MaxCompute provides the MapReduce programming interface. User can use the Java API to write MapReduce program for processing data in MaxCompute. You must apply for the MapReduce function from Alibaba Cloud website to use MapReduce. This section introduces how to use the MapReduce SDK. For a more detailed description of the MapReduce SDK, see the official Java documentation.
MapReduce is a distributed data processing model. Its data processing process is generally divided into two sequential stages: Map stage and Reduce stage. The processing logic of Map and Reduce is defined by a user, but must comply with the MapReduce framework protocol.
Before executing Map, the input data must be sliced, that is, input data is divided into blocks of equal size. Each block is processed as the input of a single Map Worker, so that multiple Map Workers can work simultaneously.
Each Map Worker performs computing after reading the data and output the result to Reduce. Because Map Worker outputs the data, it needs to specify a key for each output record. The value of this Key determines which Reduce Worker the data is sent to. The relationship between key value and Reduce Worker is an any-to-one relationship. Data with the same key is sent to the same Reduce Worker, and a single Reduce Worker may receive data of multiple key values.
Before Reduce stage, MapReduce framework sorts the data according to their Key values, and make sure data with same Key value is grouped together. If a user specifies ‘Combiner’, the framework calls Combiner to aggregate the same key data. The user must define the logic of Combiner. Compared to the classical MapReduce framework, the input parameter and output parameter of Combiner must be consistent with Reduce in MaxCompute. This processing is generally called ‘Shuffle’.
At Reduce stage, data with the same key is shuffled to the same Reduce Worker. A Reduce Worker receives data from multiple Map Workers. Each Reduce Worker executes Reduce operation for multiple records of the same key. Multiple records of the same key then become a value through Reduce processing.
The following example uses WordCount to explain the stages of MaxCompute MapReduce. Assume there is a text named ‘a.txt’, where each row is indicted by a number, and the frequency of appearance of each number needs to be counted. The number in the text is called ‘Word’ and the number appearance occurrence is called Count. To complete this function though MaxCompute Mapreduce, the following figure details the steps required:
First, text is sliced and the data in each slice is input into a single Map Worker.
Map processes the input. Once Map gets a number, it sets the Count as 1. Then, output <Word, Count>queues. and take ‘Word’ as the Key of output data.
In the initial actions of Shuffle stage, the output of each Map Worker is sorted according to Key value (value of Word). Then the Combine operation is executed after sorting to accumulate the Count of same Key value (Word value) and constitute a new <Word, Count> queue. This process is called combiner sorting.
In the later actions of Shuffle, data is transmitted to Reduce.
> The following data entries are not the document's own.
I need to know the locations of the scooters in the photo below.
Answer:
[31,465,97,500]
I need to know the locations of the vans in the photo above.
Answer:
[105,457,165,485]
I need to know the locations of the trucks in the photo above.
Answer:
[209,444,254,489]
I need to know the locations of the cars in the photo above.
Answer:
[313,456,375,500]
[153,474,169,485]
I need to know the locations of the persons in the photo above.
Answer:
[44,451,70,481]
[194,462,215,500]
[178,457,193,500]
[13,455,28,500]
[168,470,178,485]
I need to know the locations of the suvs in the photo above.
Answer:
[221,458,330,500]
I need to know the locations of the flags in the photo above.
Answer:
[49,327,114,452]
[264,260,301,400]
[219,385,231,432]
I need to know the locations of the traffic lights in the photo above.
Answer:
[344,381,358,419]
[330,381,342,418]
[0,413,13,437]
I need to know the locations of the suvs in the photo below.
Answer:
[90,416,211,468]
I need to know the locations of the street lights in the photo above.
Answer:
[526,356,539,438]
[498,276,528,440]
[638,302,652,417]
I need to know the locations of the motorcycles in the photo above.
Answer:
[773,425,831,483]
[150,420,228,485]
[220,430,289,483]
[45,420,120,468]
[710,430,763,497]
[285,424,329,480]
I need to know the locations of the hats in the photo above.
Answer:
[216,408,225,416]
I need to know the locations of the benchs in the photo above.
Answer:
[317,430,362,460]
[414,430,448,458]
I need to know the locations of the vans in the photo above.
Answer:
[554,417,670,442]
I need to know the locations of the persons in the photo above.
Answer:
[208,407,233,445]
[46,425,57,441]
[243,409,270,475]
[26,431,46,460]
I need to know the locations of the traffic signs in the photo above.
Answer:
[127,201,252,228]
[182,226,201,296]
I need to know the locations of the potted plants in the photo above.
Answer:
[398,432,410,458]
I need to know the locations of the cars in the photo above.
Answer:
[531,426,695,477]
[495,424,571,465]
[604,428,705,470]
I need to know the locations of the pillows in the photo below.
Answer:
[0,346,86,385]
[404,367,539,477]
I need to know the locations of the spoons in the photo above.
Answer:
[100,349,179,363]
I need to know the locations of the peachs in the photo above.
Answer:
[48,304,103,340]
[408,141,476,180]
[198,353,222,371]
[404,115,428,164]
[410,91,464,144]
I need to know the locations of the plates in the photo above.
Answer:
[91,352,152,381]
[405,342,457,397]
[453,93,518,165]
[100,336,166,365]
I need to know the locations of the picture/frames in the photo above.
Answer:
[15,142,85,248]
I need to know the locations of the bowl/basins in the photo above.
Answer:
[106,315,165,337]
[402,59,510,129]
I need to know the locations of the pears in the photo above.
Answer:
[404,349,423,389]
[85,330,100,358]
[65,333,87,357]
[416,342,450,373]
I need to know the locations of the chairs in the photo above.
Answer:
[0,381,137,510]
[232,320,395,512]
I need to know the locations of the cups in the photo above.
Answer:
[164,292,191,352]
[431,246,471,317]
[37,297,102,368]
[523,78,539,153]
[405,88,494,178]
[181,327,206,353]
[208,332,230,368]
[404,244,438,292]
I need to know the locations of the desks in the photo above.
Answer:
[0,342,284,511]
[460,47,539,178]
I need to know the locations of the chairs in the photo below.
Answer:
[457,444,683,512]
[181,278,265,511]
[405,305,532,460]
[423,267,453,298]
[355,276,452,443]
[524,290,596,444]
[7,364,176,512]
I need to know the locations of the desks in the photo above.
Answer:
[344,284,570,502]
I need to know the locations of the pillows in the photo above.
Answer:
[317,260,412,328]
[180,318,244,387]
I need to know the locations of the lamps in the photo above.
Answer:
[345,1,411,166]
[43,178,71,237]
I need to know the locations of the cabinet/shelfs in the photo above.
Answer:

Reduce Worker sorts the data based on Key value again after receiving data.
At the time of processing data, each Reduce Worker adopts that same logic as that of Combiner by accumulating Count with same Key value (Word value) to get the output result.
Because data in MaxCompute are stored in tables, the input and output of MaxCompute MapReduce can only be a table. User-defined output is not allowed and the corresponding file system interface is not provided.